Weekly Chart (Source: Refinitiv, Thomson Reuters)

Note: The purple color line in the chart shows RSI (14-period) and the yellow color line represents trend line. The red color line represents 100-period SMA.

Valuation Methodology: P/E Based Market Multiple Valuation (Illustrative)

Data Source: Refinitiv, Thomson Reuters, Analysis by Kalkine Group

*% Premium/(Discount) is based on our assessment of the company’s NTM trading multiple after considering its key growth drivers, economic moat, stock's historical trading multiples versus peer average/median, and investment risks.

Stock Recommendation: As per the company, it is the 7Th largest and one of the fastest-growing platform providers in Australia. As per ASX, the stock of NWL is trading above its average 52-weeks’ levels of $7.280-$18.710. The stock of NWL gave a positive return of ~3.67% in the past nine months and a negative return of ~3.700% in the past one month. We have valued the stock using a 3-years average P/E multiple (considering some premium due to decent increase in the FUA levels, rise in the number of accounts and strong balance sheet) to FY22E consensus EPS of $0.260 and have arrived at a target price of lower double-digit (in % terms). Considering the expected upside in valuation, impressive financial performance in H1FY21, decent increase in FUA and FUM levels in the March 2021 quarter and an increase in the market share of the company, we recommend a ‘Buy’ rating on the stock at the current market price of $13.270, down by 1.192% as on May 10, 2021.

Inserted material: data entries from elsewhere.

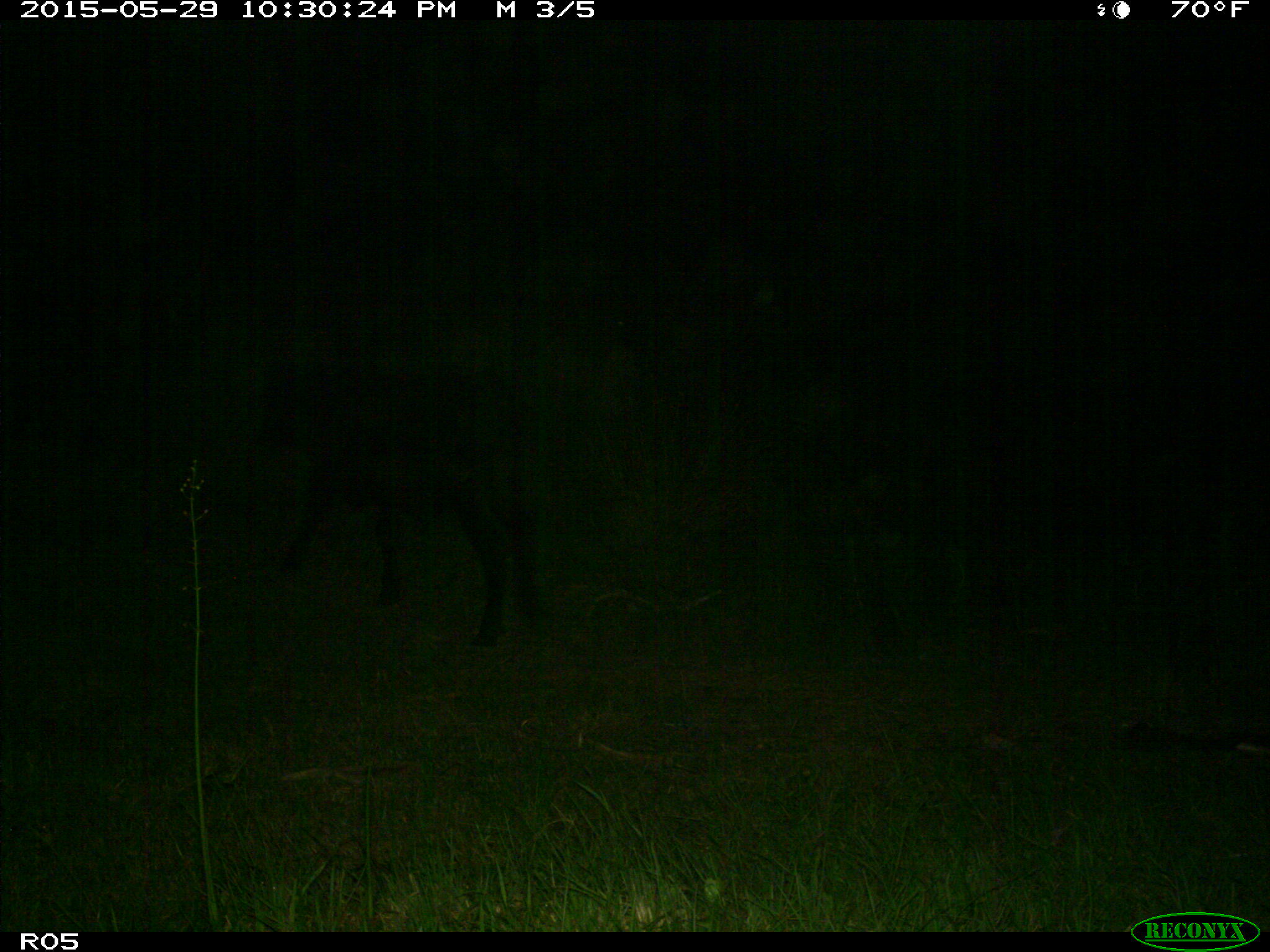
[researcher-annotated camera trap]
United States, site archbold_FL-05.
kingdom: Animalia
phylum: Chordata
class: Mammalia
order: Artiodactyla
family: Bovidae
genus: Bos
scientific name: Bos taurus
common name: domestic cow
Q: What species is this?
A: Bos taurus (domestic cow).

NWL Daily Technical Chart (Source: Refinitiv, Thomson Reuters)

Note: Investment decision should be made depending on the investors’ appetite on upside potential, risks, holding duration, and any previous holdings. Investors can consider exiting from the stock if the Target Price mentioned as per the Valuation has been achieved and subject to the factors discussed above.